Periods of low, steady interest rates have historically coincided with booming IPO activity. With borrowing costs minimal and stock markets climbing, more companies rush to go public.

Take 2013 and 2014 for example. Those years saw the busiest U.S. IPO markets since the dot-com era, fueled by near-zero interest rates and a rising stock market.

In 2013, 222 U.S. companies went public (raising ~$55 billion) with 275 IPOs raising $85.3 billion in 2014.

A similar phenomenon played out in 2021: over 397 IPOs (almost 400) hit U.S. markets, raising an all-time high of about $142 billion – the most active year since 2000.

Clearly, when interest rates are low and stable, the IPO “window” tends to stay wide open, supported by strong equity markets and investor willingness to fund new ventures.

Now…

Low-rate environments not only bring more IPOs, but often robust initial returns. Ample liquidity and optimism create intense first-day demand for new stocks.

In fact, the average first-day “pop” in 2021 was around +31% – far above the ~18% historical norm. IPOs in 2013 averaged a 41% return by year-end.

In stable low-rate bull markets like 2013-2014, many IPO stocks did continue climbing for a while (2014 IPOs averaged +21% by year-end, outperforming the S&P 500’s 11% gains.

But if sentiment shifts or valuations overshoot, pullbacks can come fast.

A perfect example is late 2021: after huge first-day run-ups, the average 2021 U.S. IPO was actually down about –10% by the end of the year.

In other words, initial pops were “obliterated in the aftermarket” once investors grew wary of inflation and possible rate hikes, erasing gains.
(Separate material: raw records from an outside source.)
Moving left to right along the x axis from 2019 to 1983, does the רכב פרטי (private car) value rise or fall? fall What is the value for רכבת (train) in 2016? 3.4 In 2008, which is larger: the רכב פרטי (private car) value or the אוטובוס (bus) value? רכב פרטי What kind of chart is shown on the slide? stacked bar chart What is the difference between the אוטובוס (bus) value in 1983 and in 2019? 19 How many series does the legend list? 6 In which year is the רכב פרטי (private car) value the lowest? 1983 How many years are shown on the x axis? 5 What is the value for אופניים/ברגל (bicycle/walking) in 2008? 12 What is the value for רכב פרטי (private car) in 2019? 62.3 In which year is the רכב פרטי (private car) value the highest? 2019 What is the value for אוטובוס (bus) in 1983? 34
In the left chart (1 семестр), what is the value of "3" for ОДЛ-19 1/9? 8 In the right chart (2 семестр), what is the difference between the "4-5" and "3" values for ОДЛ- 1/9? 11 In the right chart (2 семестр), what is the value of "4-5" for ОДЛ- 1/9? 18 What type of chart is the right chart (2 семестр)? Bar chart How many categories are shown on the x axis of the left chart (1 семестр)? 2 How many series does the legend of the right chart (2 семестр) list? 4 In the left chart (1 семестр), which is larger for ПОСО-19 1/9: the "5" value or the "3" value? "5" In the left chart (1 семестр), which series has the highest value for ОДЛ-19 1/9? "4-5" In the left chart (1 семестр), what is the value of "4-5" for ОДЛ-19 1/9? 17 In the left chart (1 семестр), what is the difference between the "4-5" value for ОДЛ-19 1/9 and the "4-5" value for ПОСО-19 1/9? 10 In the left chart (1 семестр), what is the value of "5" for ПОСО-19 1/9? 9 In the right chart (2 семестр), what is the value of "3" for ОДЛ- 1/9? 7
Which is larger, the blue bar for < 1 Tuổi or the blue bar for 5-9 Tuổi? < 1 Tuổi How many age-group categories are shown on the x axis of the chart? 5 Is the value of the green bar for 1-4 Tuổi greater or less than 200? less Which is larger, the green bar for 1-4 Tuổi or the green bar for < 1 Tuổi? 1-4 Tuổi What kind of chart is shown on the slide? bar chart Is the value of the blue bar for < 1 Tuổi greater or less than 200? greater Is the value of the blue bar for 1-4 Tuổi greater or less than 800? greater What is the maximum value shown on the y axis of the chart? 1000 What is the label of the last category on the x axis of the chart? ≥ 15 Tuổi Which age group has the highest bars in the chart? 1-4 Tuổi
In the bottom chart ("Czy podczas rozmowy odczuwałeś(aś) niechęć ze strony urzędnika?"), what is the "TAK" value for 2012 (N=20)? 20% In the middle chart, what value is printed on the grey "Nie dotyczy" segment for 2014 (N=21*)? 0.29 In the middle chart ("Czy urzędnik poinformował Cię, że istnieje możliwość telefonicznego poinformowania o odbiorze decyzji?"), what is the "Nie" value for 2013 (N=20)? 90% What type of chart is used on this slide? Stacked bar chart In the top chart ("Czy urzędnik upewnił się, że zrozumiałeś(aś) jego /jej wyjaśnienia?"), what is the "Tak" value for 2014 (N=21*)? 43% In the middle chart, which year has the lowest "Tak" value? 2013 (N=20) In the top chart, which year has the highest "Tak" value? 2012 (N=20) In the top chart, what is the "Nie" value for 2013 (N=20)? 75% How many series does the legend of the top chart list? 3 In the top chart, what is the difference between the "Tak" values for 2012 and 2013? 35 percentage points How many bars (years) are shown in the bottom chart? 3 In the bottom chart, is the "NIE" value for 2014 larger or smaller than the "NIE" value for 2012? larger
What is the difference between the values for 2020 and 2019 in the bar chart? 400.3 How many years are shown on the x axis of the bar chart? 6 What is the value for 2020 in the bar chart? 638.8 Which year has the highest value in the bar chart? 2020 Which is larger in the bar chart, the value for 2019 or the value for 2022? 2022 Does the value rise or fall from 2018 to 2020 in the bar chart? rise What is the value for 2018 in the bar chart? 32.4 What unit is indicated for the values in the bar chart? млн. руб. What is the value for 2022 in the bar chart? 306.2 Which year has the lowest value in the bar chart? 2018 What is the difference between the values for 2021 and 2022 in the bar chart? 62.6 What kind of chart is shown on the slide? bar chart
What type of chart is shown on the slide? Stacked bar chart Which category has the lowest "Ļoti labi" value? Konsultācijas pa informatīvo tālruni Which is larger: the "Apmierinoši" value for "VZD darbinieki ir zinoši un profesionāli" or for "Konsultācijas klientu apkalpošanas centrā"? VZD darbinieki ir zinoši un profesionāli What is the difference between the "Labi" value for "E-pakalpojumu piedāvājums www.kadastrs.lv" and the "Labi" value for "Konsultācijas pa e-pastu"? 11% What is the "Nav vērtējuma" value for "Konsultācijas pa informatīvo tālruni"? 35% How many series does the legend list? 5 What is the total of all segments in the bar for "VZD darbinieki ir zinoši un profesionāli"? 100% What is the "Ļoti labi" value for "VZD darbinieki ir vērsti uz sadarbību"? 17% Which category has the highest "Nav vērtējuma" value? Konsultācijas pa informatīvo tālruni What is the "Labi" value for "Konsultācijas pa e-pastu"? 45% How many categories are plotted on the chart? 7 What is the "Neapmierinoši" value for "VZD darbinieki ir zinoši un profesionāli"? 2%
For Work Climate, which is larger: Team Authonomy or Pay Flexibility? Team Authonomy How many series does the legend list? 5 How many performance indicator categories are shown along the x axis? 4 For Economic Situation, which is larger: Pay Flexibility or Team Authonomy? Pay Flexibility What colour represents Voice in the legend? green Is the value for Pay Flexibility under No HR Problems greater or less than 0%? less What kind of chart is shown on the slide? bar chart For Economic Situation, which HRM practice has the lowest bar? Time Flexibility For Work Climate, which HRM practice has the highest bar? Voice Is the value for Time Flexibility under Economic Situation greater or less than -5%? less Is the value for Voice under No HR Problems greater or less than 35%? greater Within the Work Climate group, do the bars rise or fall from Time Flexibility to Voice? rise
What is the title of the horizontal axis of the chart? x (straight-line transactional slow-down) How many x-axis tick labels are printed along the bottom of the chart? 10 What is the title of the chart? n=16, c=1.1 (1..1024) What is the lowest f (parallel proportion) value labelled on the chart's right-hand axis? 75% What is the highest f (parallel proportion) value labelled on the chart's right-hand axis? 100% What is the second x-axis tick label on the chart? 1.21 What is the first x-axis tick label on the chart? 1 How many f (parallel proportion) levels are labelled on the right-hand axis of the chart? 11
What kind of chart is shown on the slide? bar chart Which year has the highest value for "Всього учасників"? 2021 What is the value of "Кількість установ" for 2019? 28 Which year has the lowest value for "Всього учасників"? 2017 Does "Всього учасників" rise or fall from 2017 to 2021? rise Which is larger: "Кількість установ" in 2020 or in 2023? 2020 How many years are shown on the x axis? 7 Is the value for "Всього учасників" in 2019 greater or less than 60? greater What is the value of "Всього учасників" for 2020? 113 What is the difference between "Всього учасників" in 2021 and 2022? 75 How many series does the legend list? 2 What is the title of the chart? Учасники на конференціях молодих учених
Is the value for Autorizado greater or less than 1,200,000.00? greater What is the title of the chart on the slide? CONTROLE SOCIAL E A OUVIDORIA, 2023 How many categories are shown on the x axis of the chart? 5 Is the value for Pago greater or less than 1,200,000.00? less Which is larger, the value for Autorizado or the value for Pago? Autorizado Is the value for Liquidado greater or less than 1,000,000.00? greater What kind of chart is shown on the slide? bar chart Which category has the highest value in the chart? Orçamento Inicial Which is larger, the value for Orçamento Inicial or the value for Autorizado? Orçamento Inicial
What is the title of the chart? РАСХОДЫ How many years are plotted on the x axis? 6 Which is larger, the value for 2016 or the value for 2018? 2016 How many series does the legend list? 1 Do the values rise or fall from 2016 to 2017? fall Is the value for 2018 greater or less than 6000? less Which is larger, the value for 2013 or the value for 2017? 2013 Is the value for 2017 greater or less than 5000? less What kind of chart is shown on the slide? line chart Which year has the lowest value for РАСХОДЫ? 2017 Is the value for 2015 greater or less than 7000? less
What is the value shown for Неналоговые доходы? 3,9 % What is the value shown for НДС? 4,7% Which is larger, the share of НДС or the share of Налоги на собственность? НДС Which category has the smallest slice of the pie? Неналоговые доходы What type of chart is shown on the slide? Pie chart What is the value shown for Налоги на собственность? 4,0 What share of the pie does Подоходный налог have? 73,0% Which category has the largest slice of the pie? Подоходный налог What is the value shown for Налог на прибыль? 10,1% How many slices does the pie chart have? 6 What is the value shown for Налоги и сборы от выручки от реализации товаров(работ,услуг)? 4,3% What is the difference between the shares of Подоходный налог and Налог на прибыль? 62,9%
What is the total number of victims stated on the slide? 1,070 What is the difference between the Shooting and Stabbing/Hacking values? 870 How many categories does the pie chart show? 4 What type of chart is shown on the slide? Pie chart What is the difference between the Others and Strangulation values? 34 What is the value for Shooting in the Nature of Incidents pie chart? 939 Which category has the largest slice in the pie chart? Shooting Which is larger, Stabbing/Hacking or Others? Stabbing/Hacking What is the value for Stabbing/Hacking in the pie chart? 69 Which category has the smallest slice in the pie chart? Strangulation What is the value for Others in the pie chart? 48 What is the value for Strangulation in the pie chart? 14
Sector Trends: Growth Sectors Lead, But Broad Participation

All sectors participate in IPO booms, but low-rate climates especially favor growth-oriented industries. Technology and healthcare (biotech) IPOs tend to dominate during these periods, as investors are willing to bet on future growth when capital is cheap.

In 2013’s resurgence, tech and biotech produced many of the top-performing IPOs, alongside strong consumer-sector debuts

The trend continued in 2021: healthcare and tech listings were plentiful (the “typical” leaders), and even consumer and retail names saw a pickup in IPO activity amid the optimism.

Notably, 2021’s IPO wave was broad-based – excluding SPACs, tech and consumer discretionary companies were the most active industries tapping the market.

Investor Sentiment and Valuations in Low-Rate Environments

When interest rates are low and steady, investor sentiment tilts strongly “risk-on.” With bond yields near zero, investors hungry for returns pour money into stocks and especially IPOs.

A leading IPO research firm noted that companies in 2021 “took advantage of ripe IPO conditions – high valuations, low interest rates and strong investor appetite for equity.”

In practical terms, low borrowing costs and abundant liquidity allow investors (retail and institutional alike) to bid up newly listed companies to lofty valuations.

Practical Takeaways for Retail Investors

For retail investors evaluating IPO opportunities in today’s relatively stable interest rate climate, here are some key points to keep in mind:

  • Hype vs. Reality: A low-rate backdrop tends to spark IPO hype. Initial trading pops can be dramatic, but don’t assume first-day gains will last.

  • Assess Valuation and Quality: Low interest rates can inflate valuations, so examine the company’s fundamentals critically. Is the business model strong and the growth trajectory realistic?

  • Mind the Rate Outlook: Even if rates are stable now, they won’t be stable forever. We saw how IPOs faltered when rate hike fears hit in late 2021. Thus, keep an eye on the broader economy – if the environment shifts to rising rates, recent IPOs could underperform.

  • Diversify and Be Patient: In a frothy IPO market, it’s wise not to put all your eggs in one basket. Consider limiting IPOs to a portion of your portfolio and diversifying across sectors and asset classes. That way, if some new listings flop, your overall wealth isn’t hit too hard.

This year, 2025, we’ve seen very stable interest rates and a big pop in IPOs. I’ve noted in past articles how well some IPOs have done…

And it looks like the remainder of the year could bring investors even more opportunities, especially should we see calculated rate cuts.